## [ASSIGNMENT]
All of the records below must be output exactly, with no pictures carried over.

## [RECORDED DATA]
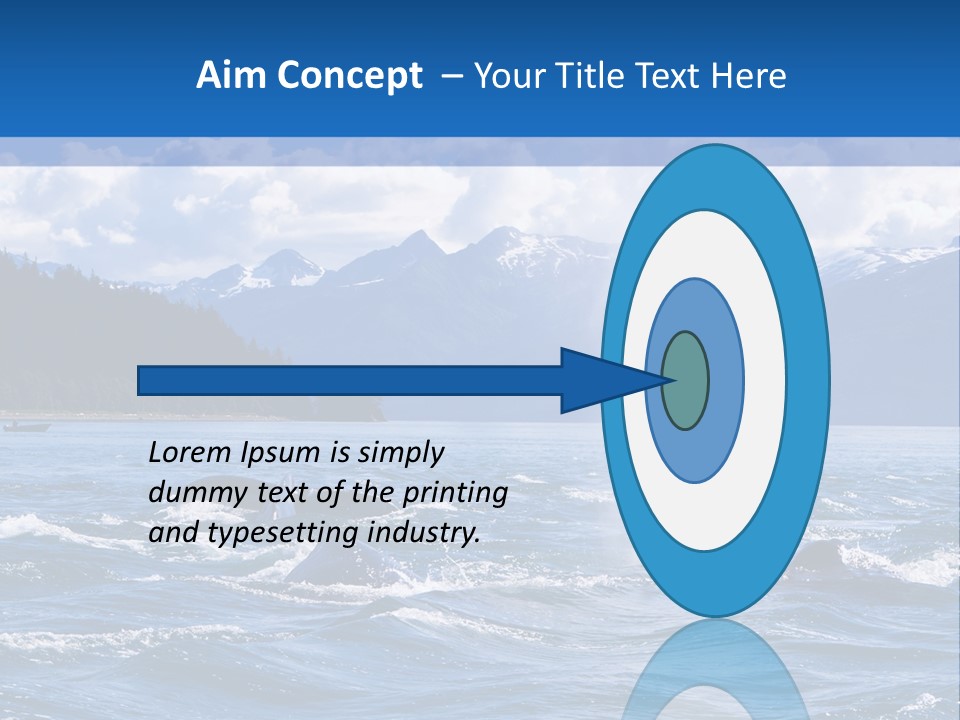 Aim Concept – Your Title Text Here

Lorem Ipsum is simply dummy text of the printing and typesetting industry.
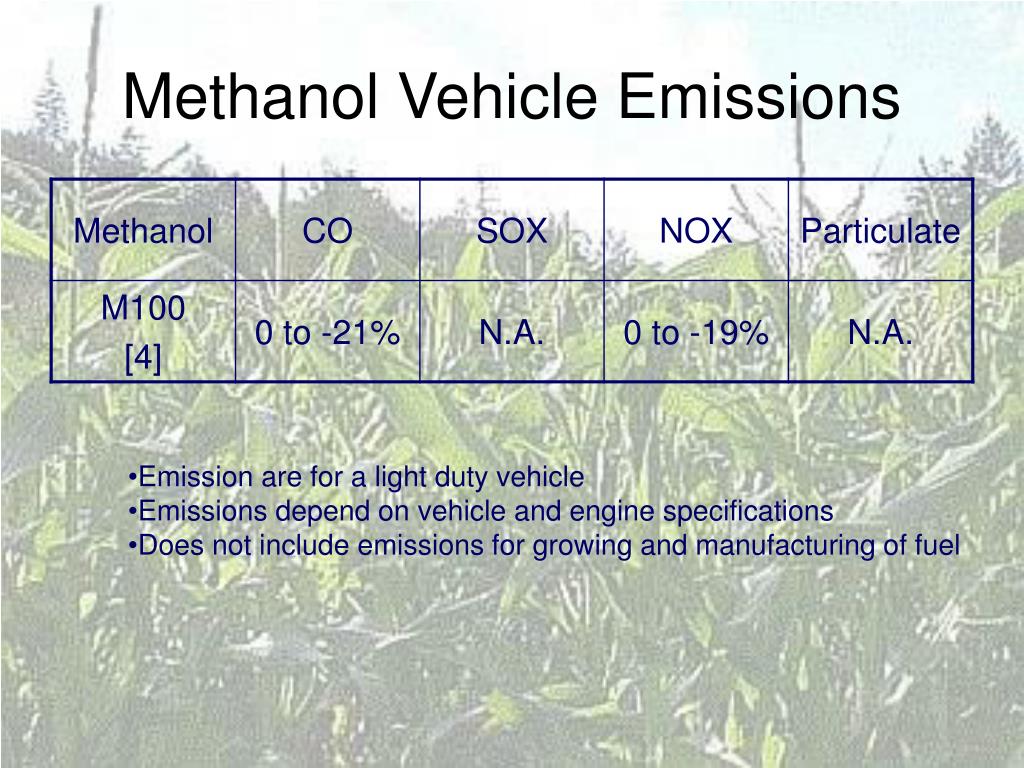 Methanol Vehicle Emissions

| Methanol | CO | SOX | NOX | Particulate |
|---|---|---|---|---|
| M100 [4] | 0 to -21% | N.A. | 0 to -19% | N.A. |

•Emission are for a light duty vehicle
•Emissions depend on vehicle and engine specifications
•Does not include emissions for growing and manufacturing of fuel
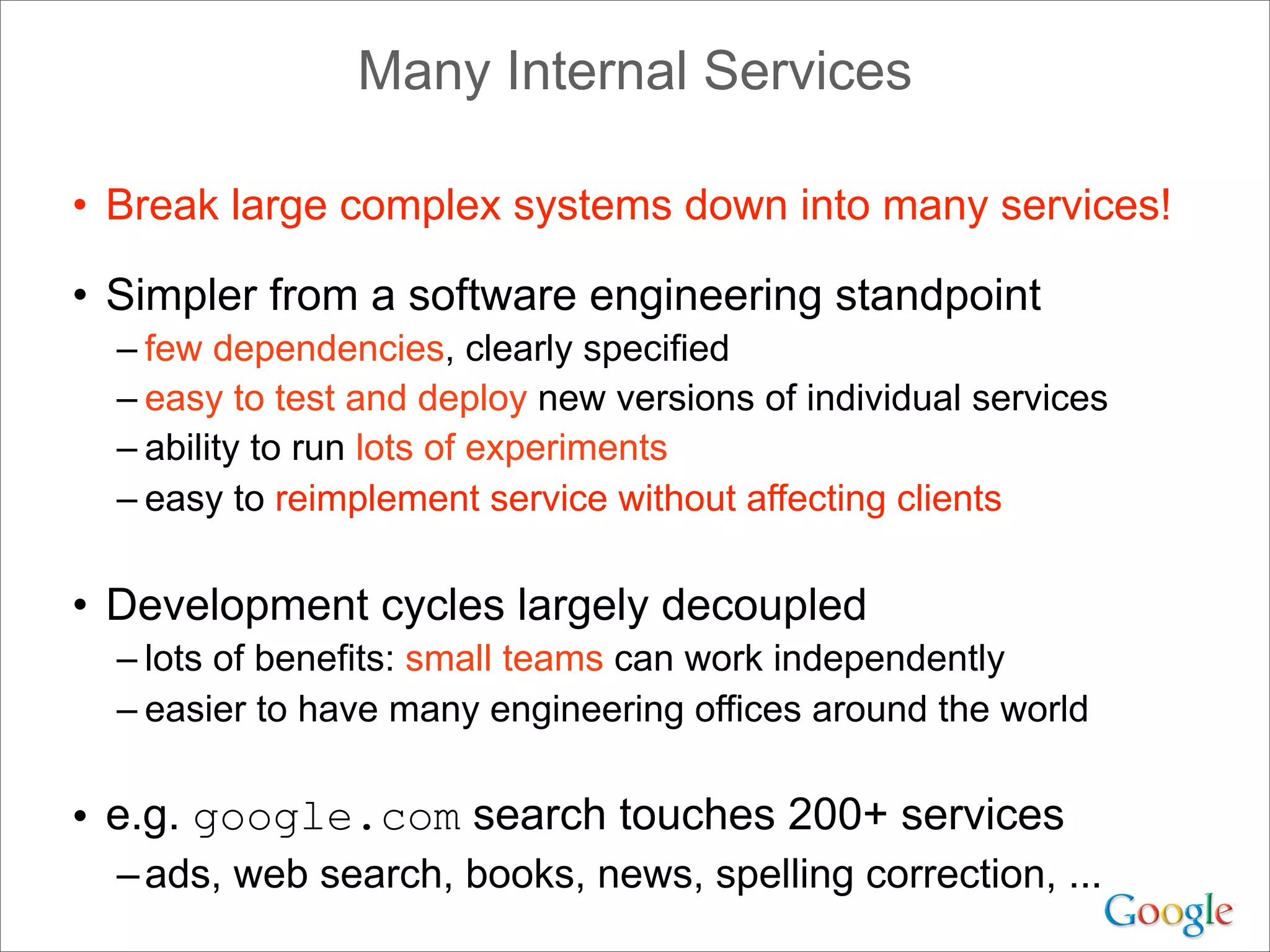 Many Internal Services

• Break large complex systems down into many services!

• Simpler from a software engineering standpoint
– few dependencies, clearly specified
– easy to test and deploy new versions of individual services
– ability to run lots of experiments
– easy to reimplement service without affecting clients

• Development cycles largely decoupled
– lots of benefits: small teams can work independently
– easier to have many engineering offices around the world

• e.g. google.com search touches 200+ services
– ads, web search, books, news, spelling correction, ...

Google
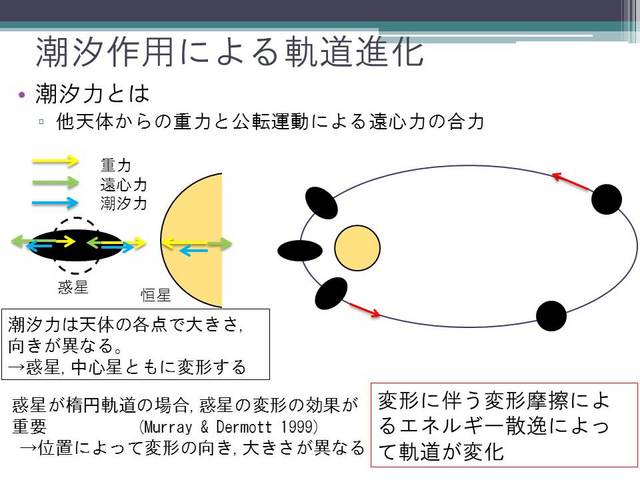 潮汐作用による軌道進化

• 潮汐力とは
▫ 他天体からの重力と公転運動による遠心力の合力

重力
遠心力
潮汐力

惑星
恒星

潮汐力は天体の各点で大きさ, 向きが異なる。
→惑星, 中心星ともに変形する

惑星が楕円軌道の場合, 惑星の変形の効果が重要 (Murray & Dermott 1999)
→位置によって変形の向き, 大きさが異なる

変形に伴う変形摩擦によるエネルギー散逸によって軌道が変化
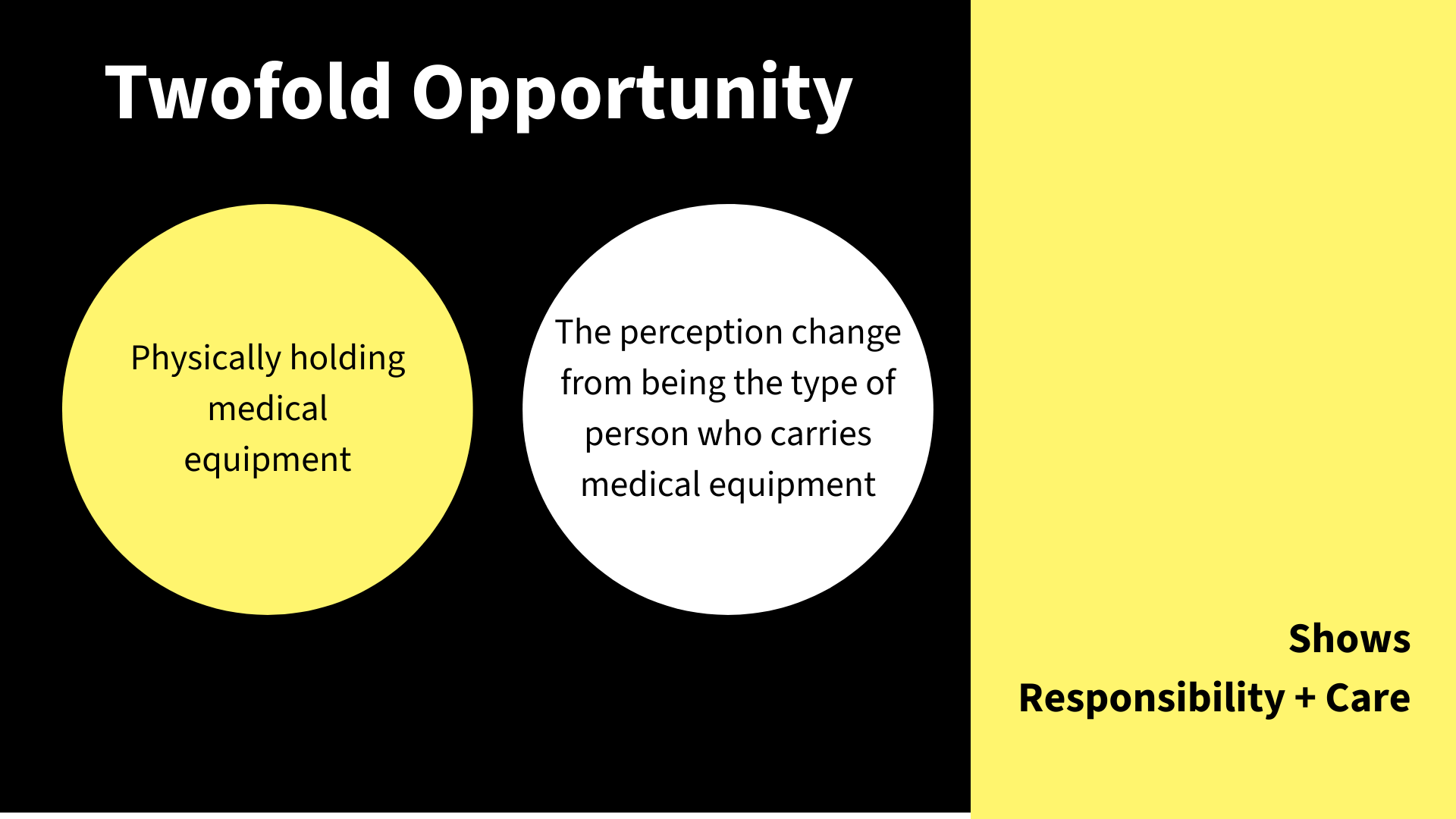 Twofold Opportunity

Physically holding medical equipment

The perception change from being the type of person who carries medical equipment

Shows
Responsibility + Care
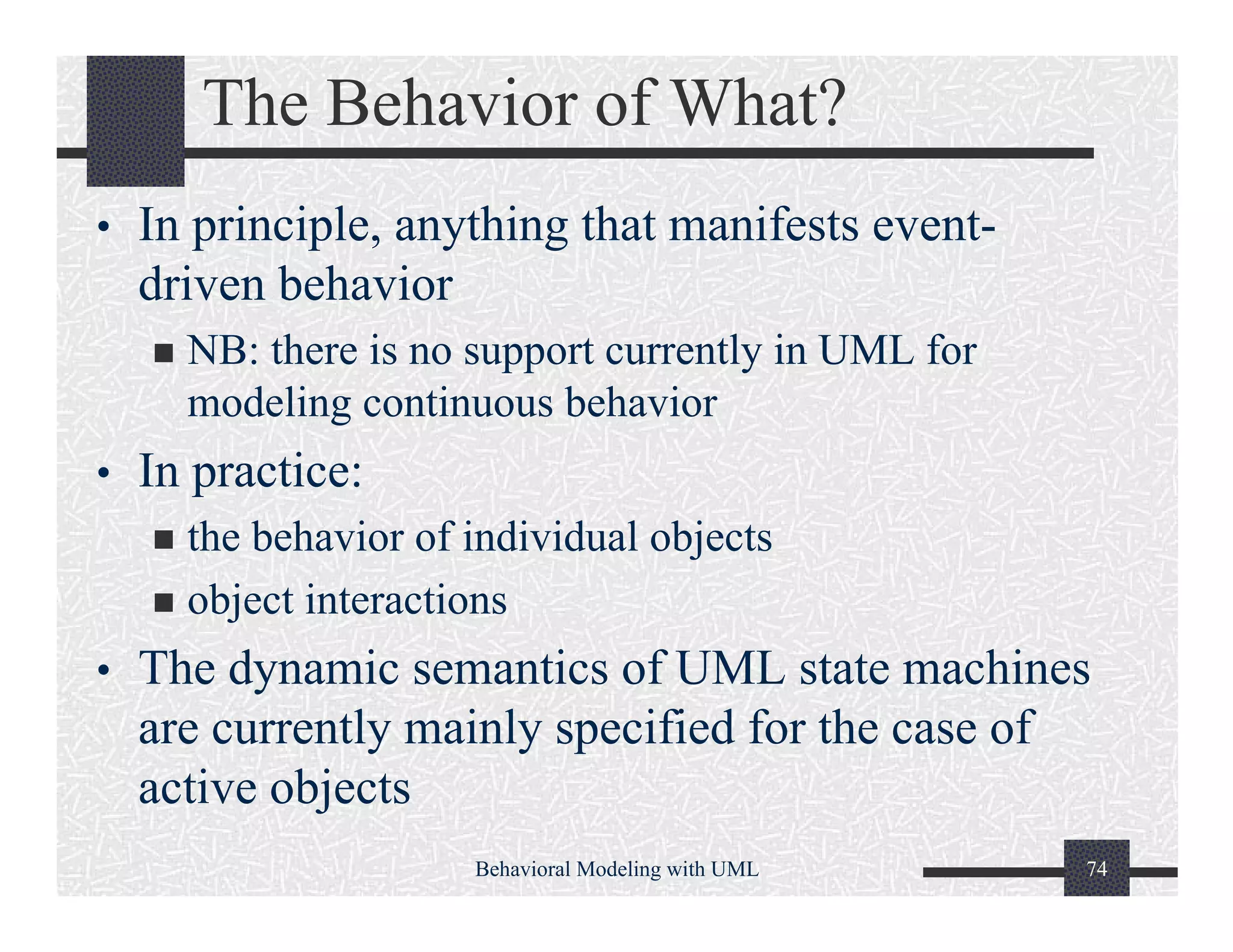 The Behavior of What?

• In principle, anything that manifests event-driven behavior

■ NB: there is no support currently in UML for modeling continuous behavior

• In practice:

■ the behavior of individual objects

■ object interactions

• The dynamic semantics of UML state machines are currently mainly specified for the case of active objects

Behavioral Modeling with UML

74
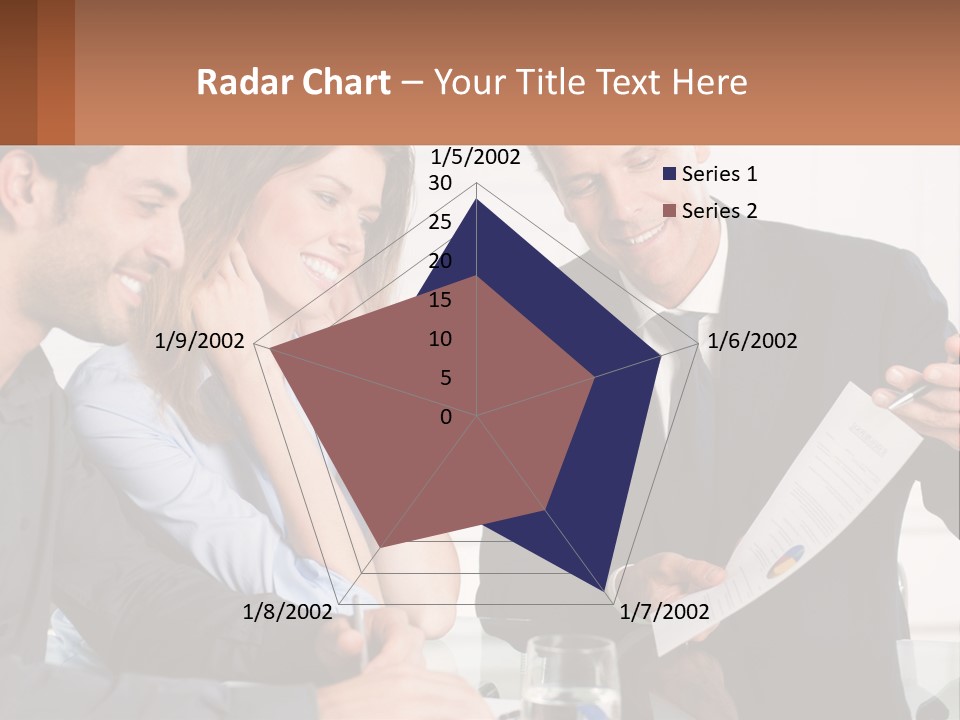 Radar Chart – Your Title Text Here

1/5/2002
30
25
20
15
10
5
0
1/6/2002
1/7/2002
1/8/2002
1/9/2002

Series 1
Series 2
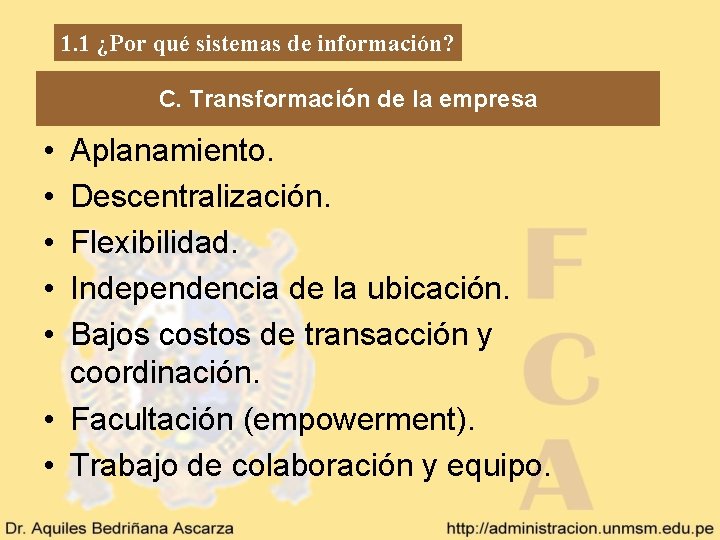 1.1 ¿Por qué sistemas de información?

C. Transformación de la empresa

• Aplanamiento.
• Descentralización.
• Flexibilidad.
• Independencia de la ubicación.
• Bajos costos de transacción y coordinación.
• Facultación (empowerment).
• Trabajo de colaboración y equipo.

F
C
A

Dr. Aquiles Bedriñana Ascarza

http://administracion.unmsm.edu.pe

## [YOUR RESPONSE]
 Aim Concept – Your Title Text Here

Lorem Ipsum is simply dummy text of the printing and typesetting industry.
 Methanol Vehicle Emissions

| Methanol | CO | SOX | NOX | Particulate |
|---|---|---|---|---|
| M100 [4] | 0 to -21% | N.A. | 0 to -19% | N.A. |

•Emission are for a light duty vehicle
•Emissions depend on vehicle and engine specifications
•Does not include emissions for growing and manufacturing of fuel
 Many Internal Services

• Break large complex systems down into many services!

• Simpler from a software engineering standpoint
– few dependencies, clearly specified
– easy to test and deploy new versions of individual services
– ability to run lots of experiments
– easy to reimplement service without affecting clients

• Development cycles largely decoupled
– lots of benefits: small teams can work independently
– easier to have many engineering offices around the world

• e.g. google.com search touches 200+ services
– ads, web search, books, news, spelling correction, ...

Google
 潮汐作用による軌道進化

• 潮汐力とは
▫ 他天体からの重力と公転運動による遠心力の合力

重力
遠心力
潮汐力

惑星
恒星

潮汐力は天体の各点で大きさ, 向きが異なる。
→惑星, 中心星ともに変形する

惑星が楕円軌道の場合, 惑星の変形の効果が重要 (Murray & Dermott 1999)
→位置によって変形の向き, 大きさが異なる

変形に伴う変形摩擦によるエネルギー散逸によって軌道が変化
 Twofold Opportunity

Physically holding medical equipment

The perception change from being the type of person who carries medical equipment

Shows
Responsibility + Care
 The Behavior of What?

• In principle, anything that manifests event-driven behavior

■ NB: there is no support currently in UML for modeling continuous behavior

• In practice:

■ the behavior of individual objects

■ object interactions

• The dynamic semantics of UML state machines are currently mainly specified for the case of active objects

Behavioral Modeling with UML

74
 Radar Chart – Your Title Text Here

1/5/2002
30
25
20
15
10
5
0
1/6/2002
1/7/2002
1/8/2002
1/9/2002

Series 1
Series 2
 1.1 ¿Por qué sistemas de información?

C. Transformación de la empresa

• Aplanamiento.
• Descentralización.
• Flexibilidad.
• Independencia de la ubicación.
• Bajos costos de transacción y coordinación.
• Facultación (empowerment).
• Trabajo de colaboración y equipo.

F
C
A

Dr. Aquiles Bedriñana Ascarza

http://administracion.unmsm.edu.pe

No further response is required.